LR(1) grammar/parser and lookahead-restrictions

Michael Dyck jmdyck at ibiblio.org
Wed Feb 1 15:37:15 UTC 2017


On 17-01-31 02:17 PM, Dmitry Soshnikov wrote:
> The spec is a formal language definition (including for syntactic grammar).

(Well, the extent to which the spec is formal is debatable. The grammar is 
the most formal part of it, but that's true of most programming language 
definitions.)

> It doesn't talk about specifics of implementation much, nor it's supposed to
> do so (so demanding this from spec isn't appropriate).

Right (and I'm pretty sure I didn't make such a demand).

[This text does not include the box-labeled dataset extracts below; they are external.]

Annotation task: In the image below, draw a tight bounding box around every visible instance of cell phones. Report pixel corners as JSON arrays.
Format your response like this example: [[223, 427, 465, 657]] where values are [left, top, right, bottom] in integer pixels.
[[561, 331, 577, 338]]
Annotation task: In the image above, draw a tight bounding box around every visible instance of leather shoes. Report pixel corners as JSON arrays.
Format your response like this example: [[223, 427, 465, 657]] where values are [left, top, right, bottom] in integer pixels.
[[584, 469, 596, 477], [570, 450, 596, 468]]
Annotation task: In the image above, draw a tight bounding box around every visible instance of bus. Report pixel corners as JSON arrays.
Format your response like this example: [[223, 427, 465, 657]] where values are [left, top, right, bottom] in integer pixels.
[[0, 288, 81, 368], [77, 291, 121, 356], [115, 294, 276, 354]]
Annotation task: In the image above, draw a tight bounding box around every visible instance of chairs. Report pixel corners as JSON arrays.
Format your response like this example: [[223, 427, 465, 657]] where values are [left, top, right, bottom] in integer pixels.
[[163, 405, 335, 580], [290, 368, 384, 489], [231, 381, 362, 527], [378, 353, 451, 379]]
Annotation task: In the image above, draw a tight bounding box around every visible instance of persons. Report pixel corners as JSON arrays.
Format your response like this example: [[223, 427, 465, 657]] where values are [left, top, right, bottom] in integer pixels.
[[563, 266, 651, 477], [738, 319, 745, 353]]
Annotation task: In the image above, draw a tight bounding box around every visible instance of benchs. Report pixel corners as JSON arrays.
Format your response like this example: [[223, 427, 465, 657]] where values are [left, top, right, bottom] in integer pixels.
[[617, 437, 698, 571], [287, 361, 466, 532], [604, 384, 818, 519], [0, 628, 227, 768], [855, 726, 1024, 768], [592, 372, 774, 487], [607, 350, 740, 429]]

> It doesn't tell one to implement an LR(1),

Nor should it.

> neither it describes the
> techniques *how* one going to do so (even though as was confirmed in this
> thread it's LR(1)-parsable). It just uses some formal notation for this,
> e.g. `lookahead ∉ {{, function}`. Specific techniques *how exactly* you
> going to achieve this, is not the purpose of the specification.

Right.

> (but it's possible to clarify such techniques on discussions which we have
> now -- please note though, the techniques described above are not an
> "assumption", or a "guess", they are actual techniques used on practice to
> achieve this in LR(1)).

I'm not disputing the actualness of the techniques. I'm saying:

  - technique #1 (duplicated productions): As stated, looks insufficient for 
the ES grammar. Which may just mean that there's a more complicated version 
of the approach that *is* sufficient for ES.

  - technique #2 (cover grammar): Can you algorithmically (a) construct the 
cover grammar and (b) recover the parse according to the original grammar?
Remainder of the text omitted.